EXERCISE INSTRUCTIONS
Give the listing again, word for word.

START DATA SECTION

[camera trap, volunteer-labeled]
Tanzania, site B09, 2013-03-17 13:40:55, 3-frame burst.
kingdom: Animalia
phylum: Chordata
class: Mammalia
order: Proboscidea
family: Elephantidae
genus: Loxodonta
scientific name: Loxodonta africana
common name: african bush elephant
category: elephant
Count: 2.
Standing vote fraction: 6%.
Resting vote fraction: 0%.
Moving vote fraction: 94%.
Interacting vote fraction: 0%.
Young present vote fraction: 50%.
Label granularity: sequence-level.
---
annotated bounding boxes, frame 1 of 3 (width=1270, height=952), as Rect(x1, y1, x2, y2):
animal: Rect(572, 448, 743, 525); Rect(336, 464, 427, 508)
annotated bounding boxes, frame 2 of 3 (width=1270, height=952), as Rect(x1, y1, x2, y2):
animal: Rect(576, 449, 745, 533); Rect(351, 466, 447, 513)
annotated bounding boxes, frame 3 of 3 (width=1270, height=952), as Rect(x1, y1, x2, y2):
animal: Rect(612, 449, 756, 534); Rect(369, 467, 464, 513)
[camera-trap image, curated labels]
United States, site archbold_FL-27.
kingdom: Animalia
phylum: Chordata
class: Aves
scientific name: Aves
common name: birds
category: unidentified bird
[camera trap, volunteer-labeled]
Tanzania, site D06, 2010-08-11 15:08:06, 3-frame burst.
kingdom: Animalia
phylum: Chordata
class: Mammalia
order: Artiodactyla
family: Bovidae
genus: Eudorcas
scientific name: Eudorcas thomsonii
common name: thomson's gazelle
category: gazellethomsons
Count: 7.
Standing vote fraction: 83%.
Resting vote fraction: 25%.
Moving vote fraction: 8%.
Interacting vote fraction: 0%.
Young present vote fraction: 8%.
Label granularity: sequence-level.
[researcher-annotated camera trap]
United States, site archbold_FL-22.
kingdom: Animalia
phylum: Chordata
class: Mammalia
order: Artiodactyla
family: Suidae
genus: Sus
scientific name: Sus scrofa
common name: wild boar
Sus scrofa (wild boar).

END DATA SECTION

EXERCISE ANSWER
[camera trap, volunteer-labeled]
Tanzania, site B09, 2013-03-17 13:40:55, 3-frame burst.
kingdom: Animalia
phylum: Chordata
class: Mammalia
order: Proboscidea
family: Elephantidae
genus: Loxodonta
scientific name: Loxodonta africana
common name: african bush elephant
category: elephant
Count: 2.
Standing vote fraction: 6%.
Resting vote fraction: 0%.
Moving vote fraction: 94%.
Interacting vote fraction: 0%.
Young present vote fraction: 50%.
Label granularity: sequence-level.
---
annotated bounding boxes, frame 1 of 3 (width=1270, height=952), as Rect(x1, y1, x2, y2):
animal: Rect(572, 448, 743, 525); Rect(336, 464, 427, 508)
annotated bounding boxes, frame 2 of 3 (width=1270, height=952), as Rect(x1, y1, x2, y2):
animal: Rect(576, 449, 745, 533); Rect(351, 466, 447, 513)
annotated bounding boxes, frame 3 of 3 (width=1270, height=952), as Rect(x1, y1, x2, y2):
animal: Rect(612, 449, 756, 534); Rect(369, 467, 464, 513)
[camera-trap image, curated labels]
United States, site archbold_FL-27.
kingdom: Animalia
phylum: Chordata
class: Aves
scientific name: Aves
common name: birds
category: unidentified bird
[camera trap, volunteer-labeled]
Tanzania, site D06, 2010-08-11 15:08:06, 3-frame burst.
kingdom: Animalia
phylum: Chordata
class: Mammalia
order: Artiodactyla
family: Bovidae
genus: Eudorcas
scientific name: Eudorcas thomsonii
common name: thomson's gazelle
category: gazellethomsons
Count: 7.
Standing vote fraction: 83%.
Resting vote fraction: 25%.
Moving vote fraction: 8%.
Interacting vote fraction: 0%.
Young present vote fraction: 8%.
Label granularity: sequence-level.
[researcher-annotated camera trap]
United States, site archbold_FL-22.
kingdom: Animalia
phylum: Chordata
class: Mammalia
order: Artiodactyla
family: Suidae
genus: Sus
scientific name: Sus scrofa
common name: wild boar
Sus scrofa (wild boar).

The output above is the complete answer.